そしてジューザスが驚いたのと同じくらい、アゲハも目を丸くして「赤ちゃん出来たんですか?」と小声でユーリに聞く。
「いや、出来ないけど」
「だ、だよね……たしか、アンゲリクスは……そうなんだよね」
一応アンゲリクスの生態についてそれなりに詳しいジューザスなので、ユーリの返事に納得した表情でそう言葉を返した。
そしてユーリは続ける。
「あぁ、今のアーリィの肉体じゃ絶対無理らしいな。そもそもそういうのを想定してねぇらしいし。妊娠出来る体を新たに作ればまぁ不可能では無いかもってマヤは言ってたけど、あー……正常な子どもを妊娠出来る保障は無いとも言ってたからな……それに体を作り直すなんて、なんかそーいうの俺はヤだし」
ユーリはそう言ってから、「だから子どもってのは、養子とかそういう話だよ」と二人に告げた。
「あぁ、なるほど。って事は養子もらう気なのかい?」
ジューザスがそう問うと、ユーリは「ちょっと真面目に考えてる」と呟く。
「いやぁ、やっぱ二人で子ども育てたいじゃん」
ちょっと照れながらそう答えたユーリに、ジューザスは笑みを返した。
「そうだね、可愛いよ子どもって」
「うるせーハゲ、親バカ自慢すんな」
「は、ハゲってなに! 私まったくハゲてないよ! むしろふさふさ! よく見て!」
ジューザスの訴えはやはり無視して、ユーリは「だから養子が一番いいかなぁって考えてたんだ」と言った。

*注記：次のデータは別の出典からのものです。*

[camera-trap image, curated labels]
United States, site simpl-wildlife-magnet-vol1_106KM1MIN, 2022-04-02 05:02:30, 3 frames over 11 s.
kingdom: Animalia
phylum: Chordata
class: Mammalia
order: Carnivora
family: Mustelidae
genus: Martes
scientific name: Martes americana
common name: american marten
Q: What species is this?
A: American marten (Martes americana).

「町に教会があって、そこで暮らしてる子どもたちとアーリィもなんか仲良くなってるらしいし」
「あぁ、教会か……孤児院と同じように親のいない子どもを保護しているんだよね」
「そーそー。で、アーリィと店休みの時はよく行ってるんだよ。なんかアーリィ、ミレイがああなってから小さい子の面倒見るのが好きになったみたいで。だから子どもいたら喜ぶっつか、アーリィももっと成長できるんかなって……」
そして子どもたちと触れ合うのが楽しそうなアーリィを見ていて、ユーリは自然とそういうことを意識して考えるようになっていた。
「ま、でもなんにせよ、そういう話も全部コレが終わってからだな」
ユーリはそう言って、もう一度アーリィに視線を向ける。
今はこの”禍憑き”を治す薬の入手に集中しなくてはならない。楽しそうなアーリィの笑顔を見つめながら、ユーリはそう静かに思った。
「終わったら……アーリィにそれを話してみるのかい?」
「……そのつもりだな」
「そうか。……いいんじゃないかい? 私は賛成するよ。むしろその選択肢を考えたことが凄いと思う……真面目にそういうことを考えられるということは、君も十分に親になる資格があると思うよ。何も心配要らないさ」
ジューザスのその言葉に、ユーリは少し驚いたような顔で彼に視線を向け、そして直ぐに目を逸らす。そうして彼はどこか照れた様子で「そりゃどーも」と言った。